Source document |
====
Regardless of how an order gets generated or delivered, it passes through a risk management matrix. This matrix is a series of risk management checks that an order undergoes before it is forwarded to the exchange. The onus of getting the trades settled resides with the broker. Any client default will have to be made good to the clearing corporation by the broker. Credit defaults are thus undesirable from the point of view of the broker who puts money and credibility on the line on behalf of the customer. Hence, these credit and risk management checks are deemed necessary.

Institutions are normally considered less risky than retail customers. That is because they have a large balance sheet compared to the size of orders they want to place. They also maintain a lot of collateral with the members they push their trades through. Their trades are hence subjected to fewer risk management checks than retail clients.

The mechanisms followed when orders are accepted and sent to exchanges for matching are the same for both institutions and retail clients. However, for retail customers the orders are subjected to tighter risk management checks and scrutiny. The underlying assumption in all such risk management checks is that retail clients are less credit worthy and hence more susceptible to defaulting than institutions. A recent extension of retail trading has been trading through the Internet. This exposes brokers to even more risk because the clients become faceless. In the good old days of “call and trade” (receiving orders by phone), most brokers executed transactions of clients they knew. With the advancement in trading channels, the process of account opening became more institutionalized, and the numbers came at the expense of client scrutiny. Most brokers who operate on behalf of retail clients these days operate on the full-covered concept. This means that while accepting orders from retail clients, they cover their risks as much as possible by demanding an equal value of cash or near cash securities.
====
Raw data |
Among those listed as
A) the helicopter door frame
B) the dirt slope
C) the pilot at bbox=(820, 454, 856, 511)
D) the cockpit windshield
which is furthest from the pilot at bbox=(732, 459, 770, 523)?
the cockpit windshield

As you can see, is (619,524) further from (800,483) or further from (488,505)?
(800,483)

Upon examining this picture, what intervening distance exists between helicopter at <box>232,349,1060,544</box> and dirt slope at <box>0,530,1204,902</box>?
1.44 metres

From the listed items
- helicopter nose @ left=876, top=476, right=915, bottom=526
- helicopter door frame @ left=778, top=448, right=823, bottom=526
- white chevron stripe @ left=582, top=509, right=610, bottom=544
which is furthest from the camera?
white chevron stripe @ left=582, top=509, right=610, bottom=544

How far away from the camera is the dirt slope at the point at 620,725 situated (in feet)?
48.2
====
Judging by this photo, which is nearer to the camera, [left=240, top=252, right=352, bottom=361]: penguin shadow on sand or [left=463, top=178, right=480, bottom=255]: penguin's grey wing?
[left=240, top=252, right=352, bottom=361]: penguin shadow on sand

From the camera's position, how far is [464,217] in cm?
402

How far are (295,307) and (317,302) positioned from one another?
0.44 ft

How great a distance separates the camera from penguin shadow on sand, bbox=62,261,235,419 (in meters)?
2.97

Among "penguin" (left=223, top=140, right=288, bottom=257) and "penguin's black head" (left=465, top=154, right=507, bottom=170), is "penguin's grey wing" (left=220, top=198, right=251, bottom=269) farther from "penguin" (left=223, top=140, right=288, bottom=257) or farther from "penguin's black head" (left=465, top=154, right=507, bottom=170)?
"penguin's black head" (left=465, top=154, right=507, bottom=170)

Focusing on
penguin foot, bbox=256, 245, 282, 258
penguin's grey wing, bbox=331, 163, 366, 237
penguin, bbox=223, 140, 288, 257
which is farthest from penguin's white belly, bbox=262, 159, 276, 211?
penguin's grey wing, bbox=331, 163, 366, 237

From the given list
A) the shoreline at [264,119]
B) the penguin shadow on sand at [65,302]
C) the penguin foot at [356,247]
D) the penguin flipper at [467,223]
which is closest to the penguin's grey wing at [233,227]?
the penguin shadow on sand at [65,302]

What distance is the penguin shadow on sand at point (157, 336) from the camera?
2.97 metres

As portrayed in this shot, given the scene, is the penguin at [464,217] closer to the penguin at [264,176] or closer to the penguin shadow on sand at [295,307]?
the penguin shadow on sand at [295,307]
====
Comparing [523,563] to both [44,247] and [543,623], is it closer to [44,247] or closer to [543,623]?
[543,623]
====
Exercise description | Please answer from the text on broker risk management: what do brokers serving retail clients demand under the full-covered concept?

Written reply | An equal value of cash or near-cash securities to cover their risks.